**Problem details**
Rewrite the items below, changing every "duck" to "heron" and leaving everything else as it is.

-------------------------

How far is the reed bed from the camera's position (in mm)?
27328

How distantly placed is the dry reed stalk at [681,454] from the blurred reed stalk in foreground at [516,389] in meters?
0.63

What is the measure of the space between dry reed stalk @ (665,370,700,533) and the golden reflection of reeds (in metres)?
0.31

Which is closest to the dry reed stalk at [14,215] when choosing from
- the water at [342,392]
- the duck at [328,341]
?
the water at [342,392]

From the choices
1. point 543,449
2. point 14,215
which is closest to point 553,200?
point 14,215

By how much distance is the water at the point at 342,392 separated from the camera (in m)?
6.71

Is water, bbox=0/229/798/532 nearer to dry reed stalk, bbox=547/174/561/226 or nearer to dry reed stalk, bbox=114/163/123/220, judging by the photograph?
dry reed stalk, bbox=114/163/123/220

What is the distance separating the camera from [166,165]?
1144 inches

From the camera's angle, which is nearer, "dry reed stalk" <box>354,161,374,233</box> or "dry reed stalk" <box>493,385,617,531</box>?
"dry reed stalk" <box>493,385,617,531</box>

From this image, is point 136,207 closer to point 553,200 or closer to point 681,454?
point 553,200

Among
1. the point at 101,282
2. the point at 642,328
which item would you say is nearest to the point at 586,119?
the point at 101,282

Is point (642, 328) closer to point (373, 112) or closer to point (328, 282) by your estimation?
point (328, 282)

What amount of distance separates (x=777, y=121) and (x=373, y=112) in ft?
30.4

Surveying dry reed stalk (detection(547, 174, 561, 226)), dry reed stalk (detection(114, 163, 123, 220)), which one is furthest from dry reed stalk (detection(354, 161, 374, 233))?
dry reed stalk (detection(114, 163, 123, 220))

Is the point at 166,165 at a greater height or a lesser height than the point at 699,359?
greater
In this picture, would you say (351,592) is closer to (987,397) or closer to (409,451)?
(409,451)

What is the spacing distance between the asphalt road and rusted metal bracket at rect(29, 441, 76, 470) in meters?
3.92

-------------------------

**Exercise answer**
How far is the reed bed from the camera's position (in mm)?
27328

How distantly placed is the dry reed stalk at [681,454] from the blurred reed stalk in foreground at [516,389] in meters?
0.63

What is the measure of the space between dry reed stalk @ (665,370,700,533) and the golden reflection of reeds (in metres)?
0.31

Which is closest to the dry reed stalk at [14,215] when choosing from
- the water at [342,392]
- the heron at [328,341]
?
the water at [342,392]

From the choices
1. point 543,449
2. point 14,215
which is closest to point 553,200?
point 14,215

By how much distance is the water at the point at 342,392 separated from the camera (in m)?
6.71

Is water, bbox=0/229/798/532 nearer to dry reed stalk, bbox=547/174/561/226 or nearer to dry reed stalk, bbox=114/163/123/220, judging by the photograph?
dry reed stalk, bbox=114/163/123/220

What is the distance separating the camera from [166,165]?
1144 inches

From the camera's angle, which is nearer, "dry reed stalk" <box>354,161,374,233</box> or "dry reed stalk" <box>493,385,617,531</box>?
"dry reed stalk" <box>493,385,617,531</box>

From this image, is point 136,207 closer to point 553,200 or closer to point 681,454?
point 553,200

Among
1. the point at 101,282
2. the point at 642,328
which item would you say is nearest to the point at 586,119?
the point at 101,282

Is point (642, 328) closer to point (373, 112) or closer to point (328, 282) by your estimation?
point (328, 282)

What amount of distance separates (x=777, y=121) and (x=373, y=112) in ft?
30.4

Surveying dry reed stalk (detection(547, 174, 561, 226)), dry reed stalk (detection(114, 163, 123, 220)), which one is furthest from dry reed stalk (detection(354, 161, 374, 233))?
dry reed stalk (detection(114, 163, 123, 220))

Is the point at 166,165 at a greater height or a lesser height than the point at 699,359?
greater
In this picture, would you say (351,592) is closer to (987,397) or closer to (409,451)?
(409,451)

What is the spacing distance between the asphalt road and rusted metal bracket at rect(29, 441, 76, 470) in meters?
3.92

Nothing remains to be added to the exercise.